╭──
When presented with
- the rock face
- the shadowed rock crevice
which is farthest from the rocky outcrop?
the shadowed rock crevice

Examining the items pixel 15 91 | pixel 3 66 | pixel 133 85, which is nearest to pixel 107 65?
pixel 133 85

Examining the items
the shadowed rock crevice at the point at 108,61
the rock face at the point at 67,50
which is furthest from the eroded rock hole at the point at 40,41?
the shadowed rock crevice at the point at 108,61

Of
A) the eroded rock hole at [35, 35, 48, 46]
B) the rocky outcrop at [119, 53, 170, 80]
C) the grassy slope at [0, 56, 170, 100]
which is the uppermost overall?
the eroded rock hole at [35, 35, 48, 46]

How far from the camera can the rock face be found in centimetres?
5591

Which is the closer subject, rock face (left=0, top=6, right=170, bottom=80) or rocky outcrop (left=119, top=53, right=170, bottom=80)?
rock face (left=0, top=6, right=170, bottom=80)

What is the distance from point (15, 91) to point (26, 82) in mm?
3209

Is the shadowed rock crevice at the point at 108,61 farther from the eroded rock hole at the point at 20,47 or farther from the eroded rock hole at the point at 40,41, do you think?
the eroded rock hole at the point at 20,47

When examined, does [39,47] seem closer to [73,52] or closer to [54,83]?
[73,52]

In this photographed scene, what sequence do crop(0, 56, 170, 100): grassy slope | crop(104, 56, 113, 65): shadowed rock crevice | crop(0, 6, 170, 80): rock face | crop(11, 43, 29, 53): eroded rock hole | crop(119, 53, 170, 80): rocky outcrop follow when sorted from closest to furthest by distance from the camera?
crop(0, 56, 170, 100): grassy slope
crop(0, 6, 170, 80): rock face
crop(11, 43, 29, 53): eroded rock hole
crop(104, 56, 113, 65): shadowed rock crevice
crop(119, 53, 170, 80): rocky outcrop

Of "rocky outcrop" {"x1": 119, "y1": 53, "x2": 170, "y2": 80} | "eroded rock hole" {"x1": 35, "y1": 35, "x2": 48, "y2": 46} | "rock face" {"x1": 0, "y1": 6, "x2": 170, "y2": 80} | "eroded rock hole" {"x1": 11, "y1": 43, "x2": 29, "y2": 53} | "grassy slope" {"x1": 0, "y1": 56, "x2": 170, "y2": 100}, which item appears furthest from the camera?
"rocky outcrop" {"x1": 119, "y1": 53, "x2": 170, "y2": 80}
╰──
__Problem to work on__
Render all the items above as a two-column CSV with the header row text,answer. Give one row per item, with the item's wording in the first field and its answer in the second, each field in double quotes and any line breaks replaced by spaces.

__Output of the exercise__
text,answer
"When presented with - the rock face - the shadowed rock crevice which is farthest from the rocky outcrop?","the shadowed rock crevice"
"Examining the items pixel 15 91 | pixel 3 66 | pixel 133 85, which is nearest to pixel 107 65?","pixel 133 85"
"Examining the items the shadowed rock crevice at the point at 108,61 the rock face at the point at 67,50 which is furthest from the eroded rock hole at the point at 40,41?","the shadowed rock crevice at the point at 108,61"
"Of A) the eroded rock hole at [35, 35, 48, 46] B) the rocky outcrop at [119, 53, 170, 80] C) the grassy slope at [0, 56, 170, 100] which is the uppermost overall?","the eroded rock hole at [35, 35, 48, 46]"
"How far from the camera can the rock face be found in centimetres?","5591"
"Which is the closer subject, rock face (left=0, top=6, right=170, bottom=80) or rocky outcrop (left=119, top=53, right=170, bottom=80)?","rock face (left=0, top=6, right=170, bottom=80)"
"What is the distance from point (15, 91) to point (26, 82) in mm?","3209"
"Is the shadowed rock crevice at the point at 108,61 farther from the eroded rock hole at the point at 20,47 or farther from the eroded rock hole at the point at 40,41, do you think?","the eroded rock hole at the point at 20,47"
"When examined, does [39,47] seem closer to [73,52] or closer to [54,83]?","[73,52]"
"In this photographed scene, what sequence do crop(0, 56, 170, 100): grassy slope | crop(104, 56, 113, 65): shadowed rock crevice | crop(0, 6, 170, 80): rock face | crop(11, 43, 29, 53): eroded rock hole | crop(119, 53, 170, 80): rocky outcrop follow when sorted from closest to furthest by distance from the camera?","crop(0, 56, 170, 100): grassy slope crop(0, 6, 170, 80): rock face crop(11, 43, 29, 53): eroded rock hole crop(104, 56, 113, 65): shadowed rock crevice crop(119, 53, 170, 80): rocky outcrop"
"Of ""rocky outcrop"" {""x1"": 119, ""y1"": 53, ""x2"": 170, ""y2"": 80} | ""eroded rock hole"" {""x1"": 35, ""y1"": 35, ""x2"": 48, ""y2"": 46} | ""rock face"" {""x1"": 0, ""y1"": 6, ""x2"": 170, ""y2"": 80} | ""eroded rock hole"" {""x1"": 11, ""y1"": 43, ""x2"": 29, ""y2"": 53} | ""grassy slope"" {""x1"": 0, ""y1"": 56, ""x2"": 170, ""y2"": 100}, which item appears furthest from the camera?","""rocky outcrop"" {""x1"": 119, ""y1"": 53, ""x2"": 170, ""y2"": 80}"